▸ **WHAT THE TASK ASKS**: Tally the lines in the entries below that contain the string "closest", and reply with the number alone.

--- INFORMATION GIVEN ---

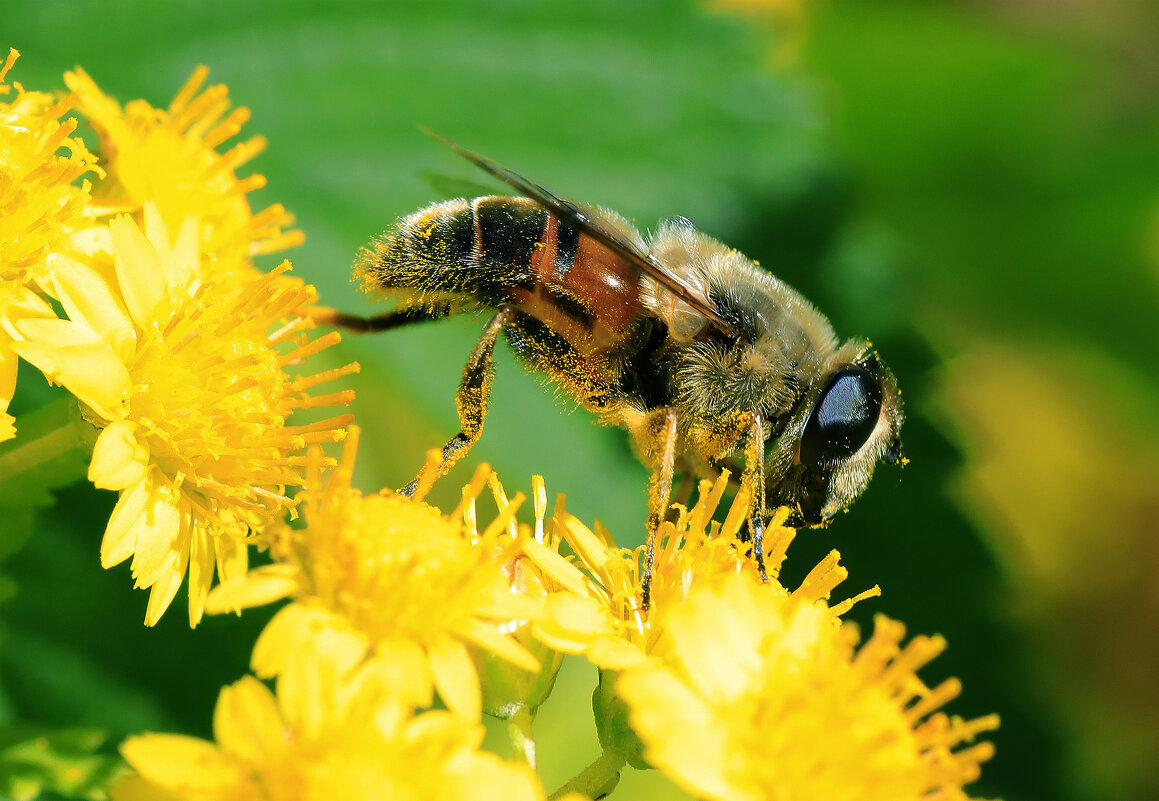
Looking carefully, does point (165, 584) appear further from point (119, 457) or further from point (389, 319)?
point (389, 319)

---
--- INFORMATION GIVEN ---

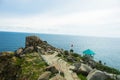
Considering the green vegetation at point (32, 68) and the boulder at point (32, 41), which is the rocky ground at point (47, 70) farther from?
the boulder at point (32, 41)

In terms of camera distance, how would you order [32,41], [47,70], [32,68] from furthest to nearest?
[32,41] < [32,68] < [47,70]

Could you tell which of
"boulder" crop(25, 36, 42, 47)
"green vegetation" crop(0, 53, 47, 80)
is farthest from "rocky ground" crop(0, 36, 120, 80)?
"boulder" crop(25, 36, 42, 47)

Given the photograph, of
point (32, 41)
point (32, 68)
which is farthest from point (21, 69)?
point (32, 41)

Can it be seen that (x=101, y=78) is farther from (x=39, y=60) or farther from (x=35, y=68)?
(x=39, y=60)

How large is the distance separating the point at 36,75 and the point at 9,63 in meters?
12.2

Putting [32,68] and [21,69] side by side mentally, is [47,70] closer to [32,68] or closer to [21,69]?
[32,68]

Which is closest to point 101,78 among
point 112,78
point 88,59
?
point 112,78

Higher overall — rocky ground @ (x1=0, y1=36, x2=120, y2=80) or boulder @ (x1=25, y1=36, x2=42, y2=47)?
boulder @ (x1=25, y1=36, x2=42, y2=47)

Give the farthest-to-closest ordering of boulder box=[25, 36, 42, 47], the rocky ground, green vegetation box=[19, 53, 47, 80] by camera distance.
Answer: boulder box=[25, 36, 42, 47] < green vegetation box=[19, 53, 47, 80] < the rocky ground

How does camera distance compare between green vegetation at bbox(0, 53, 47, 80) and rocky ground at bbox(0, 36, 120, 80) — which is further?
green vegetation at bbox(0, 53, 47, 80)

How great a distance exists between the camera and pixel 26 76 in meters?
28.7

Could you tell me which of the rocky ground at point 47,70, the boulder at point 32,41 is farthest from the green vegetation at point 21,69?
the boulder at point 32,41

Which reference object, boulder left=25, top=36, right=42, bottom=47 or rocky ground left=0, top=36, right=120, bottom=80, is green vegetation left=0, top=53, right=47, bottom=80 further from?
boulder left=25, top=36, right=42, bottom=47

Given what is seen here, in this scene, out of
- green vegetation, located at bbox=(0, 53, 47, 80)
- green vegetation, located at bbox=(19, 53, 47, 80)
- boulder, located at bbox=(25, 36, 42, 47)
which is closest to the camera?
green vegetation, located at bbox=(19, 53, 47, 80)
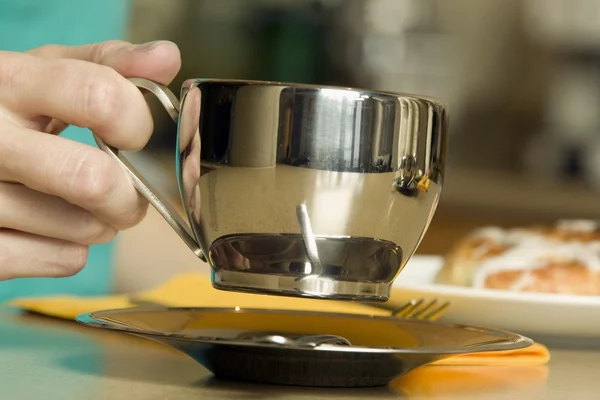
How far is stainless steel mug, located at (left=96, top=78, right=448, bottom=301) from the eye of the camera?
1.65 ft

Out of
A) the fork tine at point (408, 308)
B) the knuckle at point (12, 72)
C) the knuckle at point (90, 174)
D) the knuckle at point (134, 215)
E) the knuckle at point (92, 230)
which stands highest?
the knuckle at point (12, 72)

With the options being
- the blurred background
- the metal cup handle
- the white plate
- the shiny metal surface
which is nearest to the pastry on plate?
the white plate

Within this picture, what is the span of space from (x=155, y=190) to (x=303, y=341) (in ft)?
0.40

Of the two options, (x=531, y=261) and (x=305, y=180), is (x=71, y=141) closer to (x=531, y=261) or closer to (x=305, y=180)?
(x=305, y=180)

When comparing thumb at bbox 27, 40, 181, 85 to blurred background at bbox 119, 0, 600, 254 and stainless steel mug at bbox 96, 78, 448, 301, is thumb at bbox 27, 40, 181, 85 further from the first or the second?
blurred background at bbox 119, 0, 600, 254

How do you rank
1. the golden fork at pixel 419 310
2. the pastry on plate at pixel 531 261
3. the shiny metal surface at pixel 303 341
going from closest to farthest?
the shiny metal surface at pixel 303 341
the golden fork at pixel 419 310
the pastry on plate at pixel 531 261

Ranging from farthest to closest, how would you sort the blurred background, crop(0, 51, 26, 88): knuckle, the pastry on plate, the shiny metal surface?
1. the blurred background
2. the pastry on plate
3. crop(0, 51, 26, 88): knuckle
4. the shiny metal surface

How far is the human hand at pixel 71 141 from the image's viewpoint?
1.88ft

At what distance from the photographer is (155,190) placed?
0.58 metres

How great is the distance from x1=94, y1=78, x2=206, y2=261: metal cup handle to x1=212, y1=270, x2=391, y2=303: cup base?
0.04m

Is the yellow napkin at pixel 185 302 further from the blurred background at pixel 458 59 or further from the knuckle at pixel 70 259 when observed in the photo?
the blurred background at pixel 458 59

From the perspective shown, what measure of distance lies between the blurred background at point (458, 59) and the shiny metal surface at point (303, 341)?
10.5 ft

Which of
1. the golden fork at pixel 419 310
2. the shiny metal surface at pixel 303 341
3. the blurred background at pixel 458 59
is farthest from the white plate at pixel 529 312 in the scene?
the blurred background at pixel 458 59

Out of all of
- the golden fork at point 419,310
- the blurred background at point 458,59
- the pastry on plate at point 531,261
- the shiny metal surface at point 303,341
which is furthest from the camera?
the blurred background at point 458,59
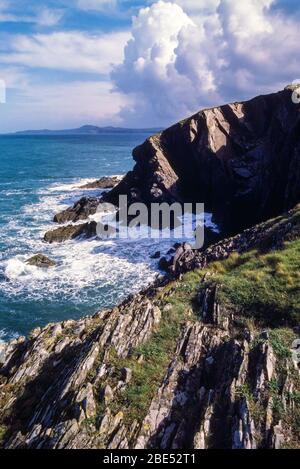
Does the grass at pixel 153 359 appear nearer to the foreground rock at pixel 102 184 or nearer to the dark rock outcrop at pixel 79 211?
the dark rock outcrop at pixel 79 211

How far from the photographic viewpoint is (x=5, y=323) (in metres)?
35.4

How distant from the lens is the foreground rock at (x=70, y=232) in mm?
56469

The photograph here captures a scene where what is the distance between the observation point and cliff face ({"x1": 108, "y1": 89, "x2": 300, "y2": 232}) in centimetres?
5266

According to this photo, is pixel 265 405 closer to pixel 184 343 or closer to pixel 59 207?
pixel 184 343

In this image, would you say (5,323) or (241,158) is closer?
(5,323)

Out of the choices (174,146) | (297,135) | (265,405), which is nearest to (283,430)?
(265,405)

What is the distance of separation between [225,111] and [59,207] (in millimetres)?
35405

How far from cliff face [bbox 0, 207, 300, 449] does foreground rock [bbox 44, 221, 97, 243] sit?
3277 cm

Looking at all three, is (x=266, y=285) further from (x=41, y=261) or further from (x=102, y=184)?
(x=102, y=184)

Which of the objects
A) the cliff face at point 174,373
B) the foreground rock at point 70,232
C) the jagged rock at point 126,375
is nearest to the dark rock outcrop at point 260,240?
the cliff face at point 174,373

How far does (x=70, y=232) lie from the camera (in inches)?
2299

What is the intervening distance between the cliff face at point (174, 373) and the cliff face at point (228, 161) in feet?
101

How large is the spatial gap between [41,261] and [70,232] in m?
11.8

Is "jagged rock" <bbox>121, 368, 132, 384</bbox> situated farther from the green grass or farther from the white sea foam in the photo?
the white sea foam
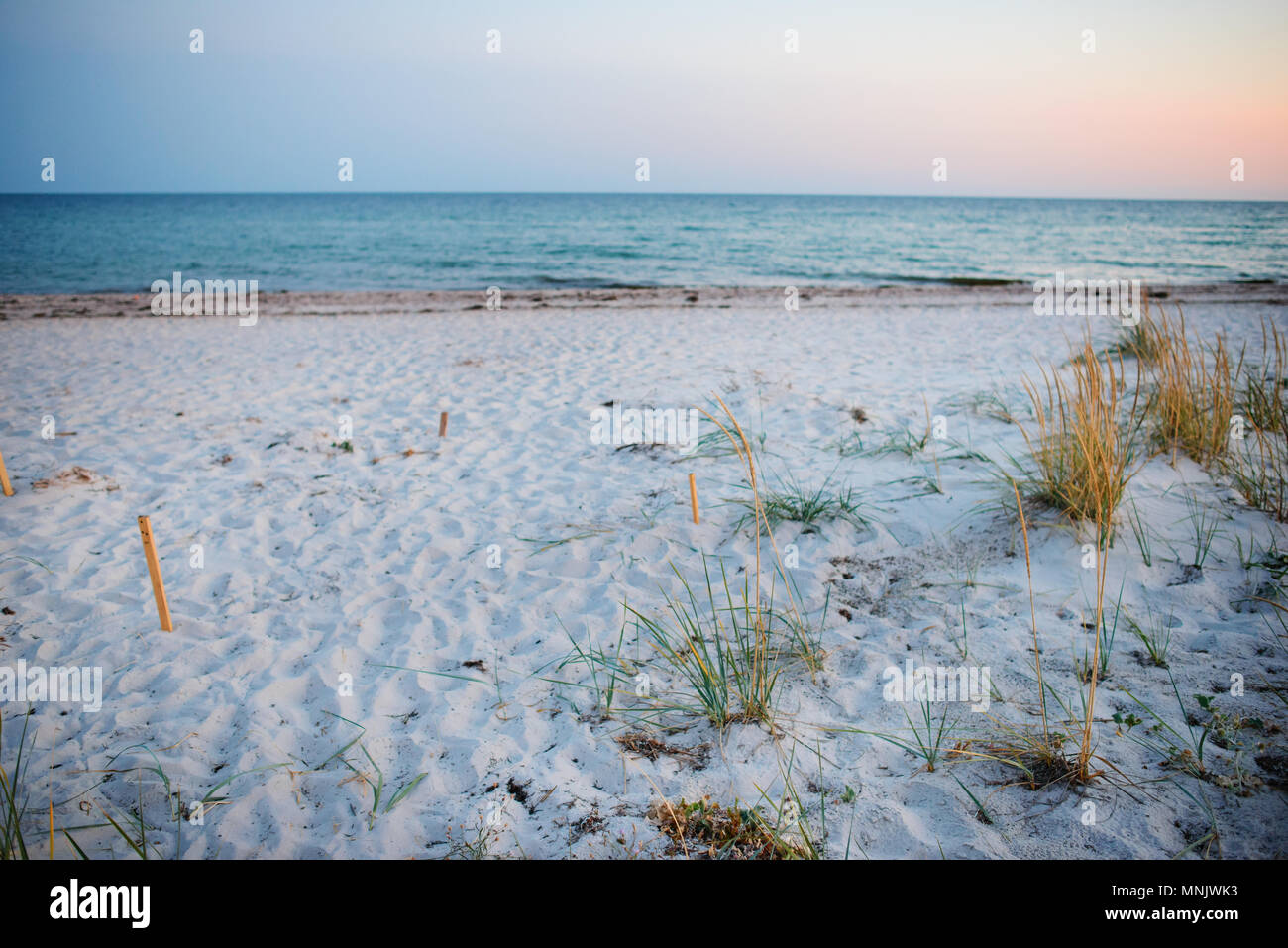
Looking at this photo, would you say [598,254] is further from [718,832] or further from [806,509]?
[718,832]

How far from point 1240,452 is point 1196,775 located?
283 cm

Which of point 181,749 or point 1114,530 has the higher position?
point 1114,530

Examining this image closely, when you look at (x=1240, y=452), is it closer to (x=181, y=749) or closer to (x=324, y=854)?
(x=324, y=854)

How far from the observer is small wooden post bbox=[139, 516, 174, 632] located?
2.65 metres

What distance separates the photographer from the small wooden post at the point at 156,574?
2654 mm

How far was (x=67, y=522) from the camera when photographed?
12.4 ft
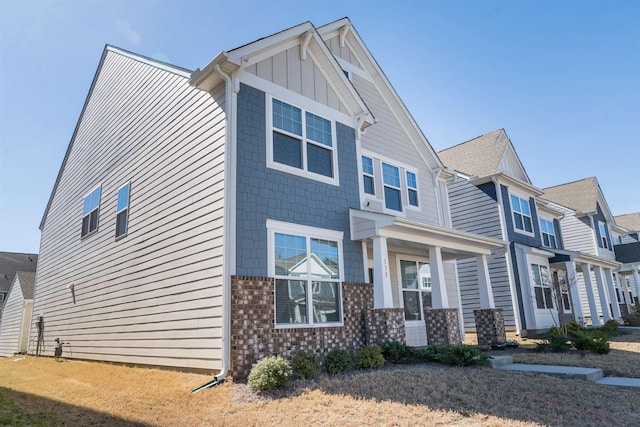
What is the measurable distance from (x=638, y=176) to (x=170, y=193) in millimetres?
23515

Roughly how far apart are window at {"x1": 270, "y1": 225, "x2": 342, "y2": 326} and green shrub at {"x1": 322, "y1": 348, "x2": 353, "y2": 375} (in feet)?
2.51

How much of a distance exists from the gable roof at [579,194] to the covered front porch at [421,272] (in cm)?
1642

---
--- INFORMATION GIVEN ---

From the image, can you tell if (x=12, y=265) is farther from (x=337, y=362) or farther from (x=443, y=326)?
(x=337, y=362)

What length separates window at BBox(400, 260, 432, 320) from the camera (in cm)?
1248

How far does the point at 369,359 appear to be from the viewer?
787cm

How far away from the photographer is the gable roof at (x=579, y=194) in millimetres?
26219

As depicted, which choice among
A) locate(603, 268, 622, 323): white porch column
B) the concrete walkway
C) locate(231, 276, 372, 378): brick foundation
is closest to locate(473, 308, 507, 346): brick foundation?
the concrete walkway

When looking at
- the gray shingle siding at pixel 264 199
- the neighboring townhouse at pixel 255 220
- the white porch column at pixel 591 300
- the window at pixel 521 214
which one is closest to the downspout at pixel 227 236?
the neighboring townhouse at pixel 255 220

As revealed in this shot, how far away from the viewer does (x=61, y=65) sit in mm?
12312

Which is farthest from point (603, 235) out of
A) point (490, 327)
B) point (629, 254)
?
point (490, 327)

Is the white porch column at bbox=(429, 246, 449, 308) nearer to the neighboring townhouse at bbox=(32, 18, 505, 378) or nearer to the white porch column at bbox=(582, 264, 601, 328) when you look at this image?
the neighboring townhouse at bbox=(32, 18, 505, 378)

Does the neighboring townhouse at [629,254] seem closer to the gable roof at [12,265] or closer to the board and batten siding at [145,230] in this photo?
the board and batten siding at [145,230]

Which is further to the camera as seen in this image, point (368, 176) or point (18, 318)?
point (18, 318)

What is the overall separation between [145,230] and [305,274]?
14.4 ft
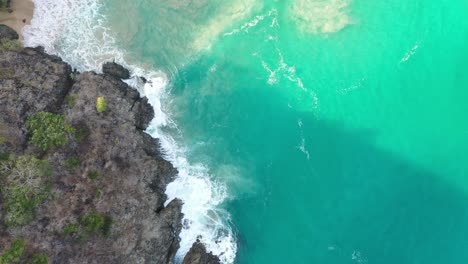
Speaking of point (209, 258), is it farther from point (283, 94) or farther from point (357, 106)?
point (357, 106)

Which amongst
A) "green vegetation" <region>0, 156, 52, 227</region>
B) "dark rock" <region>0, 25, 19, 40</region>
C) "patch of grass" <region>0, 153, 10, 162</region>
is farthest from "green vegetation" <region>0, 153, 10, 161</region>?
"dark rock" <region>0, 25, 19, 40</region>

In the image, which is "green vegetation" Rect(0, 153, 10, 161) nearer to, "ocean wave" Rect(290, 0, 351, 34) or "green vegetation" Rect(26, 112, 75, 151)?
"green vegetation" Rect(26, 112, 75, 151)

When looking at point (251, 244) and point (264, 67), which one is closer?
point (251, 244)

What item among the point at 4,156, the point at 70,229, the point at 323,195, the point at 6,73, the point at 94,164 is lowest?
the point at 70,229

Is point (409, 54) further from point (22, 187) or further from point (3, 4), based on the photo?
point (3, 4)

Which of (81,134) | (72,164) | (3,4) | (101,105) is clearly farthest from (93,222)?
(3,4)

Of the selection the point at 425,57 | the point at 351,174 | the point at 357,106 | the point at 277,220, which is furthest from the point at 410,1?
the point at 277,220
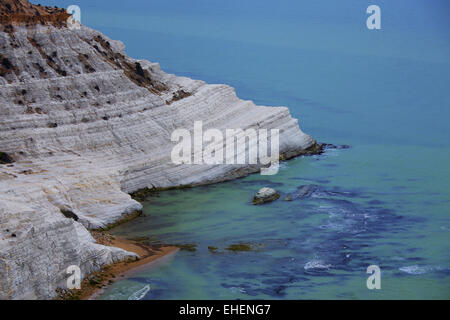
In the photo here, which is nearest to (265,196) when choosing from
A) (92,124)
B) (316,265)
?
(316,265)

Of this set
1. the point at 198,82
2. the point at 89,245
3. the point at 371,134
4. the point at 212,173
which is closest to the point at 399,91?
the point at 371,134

---

▸ **THE SOLUTION**: 8